__Work item__. Could you filter the records below and return each line that holds "requiring"?

(Source records)
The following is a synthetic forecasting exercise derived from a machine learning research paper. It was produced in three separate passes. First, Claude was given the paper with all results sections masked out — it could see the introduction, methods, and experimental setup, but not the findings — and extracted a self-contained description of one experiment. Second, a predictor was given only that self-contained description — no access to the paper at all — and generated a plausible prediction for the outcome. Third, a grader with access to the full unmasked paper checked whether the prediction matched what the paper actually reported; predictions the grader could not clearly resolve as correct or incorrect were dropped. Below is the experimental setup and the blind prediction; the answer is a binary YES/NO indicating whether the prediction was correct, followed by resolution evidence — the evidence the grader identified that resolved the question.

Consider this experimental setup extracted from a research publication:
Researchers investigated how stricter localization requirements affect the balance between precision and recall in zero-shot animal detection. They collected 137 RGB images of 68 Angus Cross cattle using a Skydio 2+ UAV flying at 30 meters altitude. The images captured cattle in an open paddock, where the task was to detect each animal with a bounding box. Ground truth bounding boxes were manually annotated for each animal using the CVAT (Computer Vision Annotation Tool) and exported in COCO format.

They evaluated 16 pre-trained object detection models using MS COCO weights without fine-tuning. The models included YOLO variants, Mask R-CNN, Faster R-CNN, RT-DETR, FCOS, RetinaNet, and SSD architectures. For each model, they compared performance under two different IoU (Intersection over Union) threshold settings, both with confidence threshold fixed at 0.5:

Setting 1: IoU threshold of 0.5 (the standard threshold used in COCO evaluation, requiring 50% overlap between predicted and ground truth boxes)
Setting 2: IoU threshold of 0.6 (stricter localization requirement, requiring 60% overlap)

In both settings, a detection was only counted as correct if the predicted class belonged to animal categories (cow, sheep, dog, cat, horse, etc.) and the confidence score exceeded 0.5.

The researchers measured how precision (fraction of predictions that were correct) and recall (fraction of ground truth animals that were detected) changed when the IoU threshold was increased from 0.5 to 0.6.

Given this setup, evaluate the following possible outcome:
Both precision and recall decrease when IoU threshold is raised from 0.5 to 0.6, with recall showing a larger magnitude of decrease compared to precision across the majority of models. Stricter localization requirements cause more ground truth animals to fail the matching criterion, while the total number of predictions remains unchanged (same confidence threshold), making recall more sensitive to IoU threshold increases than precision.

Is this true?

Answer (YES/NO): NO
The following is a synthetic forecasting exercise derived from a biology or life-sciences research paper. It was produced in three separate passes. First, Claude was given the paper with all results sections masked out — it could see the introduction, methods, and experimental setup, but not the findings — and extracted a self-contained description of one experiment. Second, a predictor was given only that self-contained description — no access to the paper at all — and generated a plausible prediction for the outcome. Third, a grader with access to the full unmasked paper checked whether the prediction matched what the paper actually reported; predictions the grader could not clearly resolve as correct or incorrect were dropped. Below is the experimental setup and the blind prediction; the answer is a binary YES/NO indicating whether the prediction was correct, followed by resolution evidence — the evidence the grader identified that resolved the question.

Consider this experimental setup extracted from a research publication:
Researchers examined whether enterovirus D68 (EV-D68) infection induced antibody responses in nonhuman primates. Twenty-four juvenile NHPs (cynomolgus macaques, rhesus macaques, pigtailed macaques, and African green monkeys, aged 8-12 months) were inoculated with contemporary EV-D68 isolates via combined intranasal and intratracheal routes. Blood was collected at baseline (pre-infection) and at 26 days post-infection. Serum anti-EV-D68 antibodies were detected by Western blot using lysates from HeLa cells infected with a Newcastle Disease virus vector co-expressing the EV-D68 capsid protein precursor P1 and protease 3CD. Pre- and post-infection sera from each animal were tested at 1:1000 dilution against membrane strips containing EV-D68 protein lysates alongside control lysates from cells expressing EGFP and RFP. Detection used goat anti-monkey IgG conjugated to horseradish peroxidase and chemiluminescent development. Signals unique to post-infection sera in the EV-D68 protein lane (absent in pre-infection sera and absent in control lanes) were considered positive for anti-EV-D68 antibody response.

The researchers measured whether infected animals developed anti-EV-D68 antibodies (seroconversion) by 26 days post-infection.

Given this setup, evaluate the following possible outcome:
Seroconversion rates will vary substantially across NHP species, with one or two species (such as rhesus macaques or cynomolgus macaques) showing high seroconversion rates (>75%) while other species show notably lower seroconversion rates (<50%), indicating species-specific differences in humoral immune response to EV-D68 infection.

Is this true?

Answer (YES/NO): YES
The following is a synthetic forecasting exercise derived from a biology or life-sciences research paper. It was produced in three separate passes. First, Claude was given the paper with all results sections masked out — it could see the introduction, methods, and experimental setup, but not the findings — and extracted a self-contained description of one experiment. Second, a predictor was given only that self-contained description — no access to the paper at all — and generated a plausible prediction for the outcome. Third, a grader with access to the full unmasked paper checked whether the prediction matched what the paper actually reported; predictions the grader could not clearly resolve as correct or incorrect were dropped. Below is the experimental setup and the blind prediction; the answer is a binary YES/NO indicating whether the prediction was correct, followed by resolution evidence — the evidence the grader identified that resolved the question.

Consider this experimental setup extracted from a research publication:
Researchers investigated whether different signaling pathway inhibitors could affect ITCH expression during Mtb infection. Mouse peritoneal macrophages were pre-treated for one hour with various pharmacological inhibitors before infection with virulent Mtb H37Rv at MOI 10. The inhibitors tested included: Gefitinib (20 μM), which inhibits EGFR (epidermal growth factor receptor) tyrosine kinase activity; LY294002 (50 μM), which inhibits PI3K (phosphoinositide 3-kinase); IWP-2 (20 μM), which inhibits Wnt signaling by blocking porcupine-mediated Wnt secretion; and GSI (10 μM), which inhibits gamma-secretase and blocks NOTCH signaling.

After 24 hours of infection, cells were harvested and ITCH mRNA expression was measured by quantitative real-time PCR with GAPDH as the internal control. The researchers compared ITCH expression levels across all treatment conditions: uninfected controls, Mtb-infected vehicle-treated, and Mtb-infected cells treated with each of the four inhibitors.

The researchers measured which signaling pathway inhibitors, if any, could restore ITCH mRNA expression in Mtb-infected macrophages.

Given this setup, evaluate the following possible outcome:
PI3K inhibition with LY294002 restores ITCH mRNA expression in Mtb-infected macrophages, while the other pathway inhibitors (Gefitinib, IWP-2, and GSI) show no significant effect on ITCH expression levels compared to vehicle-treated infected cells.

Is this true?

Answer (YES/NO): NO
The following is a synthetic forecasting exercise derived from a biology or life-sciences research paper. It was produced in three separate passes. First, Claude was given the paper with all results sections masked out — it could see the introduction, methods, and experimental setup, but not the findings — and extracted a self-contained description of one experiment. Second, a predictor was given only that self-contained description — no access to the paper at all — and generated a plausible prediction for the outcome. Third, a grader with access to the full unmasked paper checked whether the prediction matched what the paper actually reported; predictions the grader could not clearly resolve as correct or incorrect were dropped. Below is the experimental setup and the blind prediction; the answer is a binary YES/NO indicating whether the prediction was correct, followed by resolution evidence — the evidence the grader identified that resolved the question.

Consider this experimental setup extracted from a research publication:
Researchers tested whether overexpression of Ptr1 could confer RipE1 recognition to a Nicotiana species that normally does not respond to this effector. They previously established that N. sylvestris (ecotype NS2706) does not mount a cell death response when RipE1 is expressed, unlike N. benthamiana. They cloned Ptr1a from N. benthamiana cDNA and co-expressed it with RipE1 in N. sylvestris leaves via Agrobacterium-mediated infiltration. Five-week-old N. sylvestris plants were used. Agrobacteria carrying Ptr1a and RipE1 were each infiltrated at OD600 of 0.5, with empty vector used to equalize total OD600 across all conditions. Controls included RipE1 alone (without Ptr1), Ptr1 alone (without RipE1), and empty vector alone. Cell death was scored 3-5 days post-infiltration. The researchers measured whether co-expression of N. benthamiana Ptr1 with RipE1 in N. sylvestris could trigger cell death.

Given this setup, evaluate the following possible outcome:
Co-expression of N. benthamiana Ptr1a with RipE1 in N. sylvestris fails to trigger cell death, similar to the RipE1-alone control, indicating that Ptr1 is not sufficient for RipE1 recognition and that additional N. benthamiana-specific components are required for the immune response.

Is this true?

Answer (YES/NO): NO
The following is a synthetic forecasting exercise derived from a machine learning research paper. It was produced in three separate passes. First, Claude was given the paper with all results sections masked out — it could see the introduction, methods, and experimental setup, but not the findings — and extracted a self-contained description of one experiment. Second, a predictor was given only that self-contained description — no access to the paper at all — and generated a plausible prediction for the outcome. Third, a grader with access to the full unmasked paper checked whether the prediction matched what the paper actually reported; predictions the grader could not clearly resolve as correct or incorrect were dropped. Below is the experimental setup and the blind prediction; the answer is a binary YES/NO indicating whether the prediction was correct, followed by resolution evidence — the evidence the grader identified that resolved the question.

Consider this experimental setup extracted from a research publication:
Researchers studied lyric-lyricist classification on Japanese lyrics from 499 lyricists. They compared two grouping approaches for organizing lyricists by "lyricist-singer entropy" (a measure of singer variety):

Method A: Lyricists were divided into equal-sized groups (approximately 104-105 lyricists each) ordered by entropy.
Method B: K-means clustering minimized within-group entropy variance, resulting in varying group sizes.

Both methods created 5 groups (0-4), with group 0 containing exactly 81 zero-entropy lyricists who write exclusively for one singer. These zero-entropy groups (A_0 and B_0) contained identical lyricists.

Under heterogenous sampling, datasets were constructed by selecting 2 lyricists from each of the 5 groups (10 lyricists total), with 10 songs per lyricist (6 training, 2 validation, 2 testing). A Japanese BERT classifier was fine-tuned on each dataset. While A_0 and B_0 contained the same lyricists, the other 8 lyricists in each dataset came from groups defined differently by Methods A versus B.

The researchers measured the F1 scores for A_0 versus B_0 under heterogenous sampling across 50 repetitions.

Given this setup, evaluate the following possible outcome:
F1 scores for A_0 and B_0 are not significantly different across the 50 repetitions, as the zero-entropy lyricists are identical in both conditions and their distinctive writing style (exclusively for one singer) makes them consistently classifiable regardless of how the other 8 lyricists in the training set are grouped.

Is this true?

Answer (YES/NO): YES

__Solved problem__.
Setting 1: IoU threshold of 0.5 (the standard threshold used in COCO evaluation, requiring 50% overlap between predicted and ground truth boxes)
Setting 2: IoU threshold of 0.6 (stricter localization requirement, requiring 60% overlap)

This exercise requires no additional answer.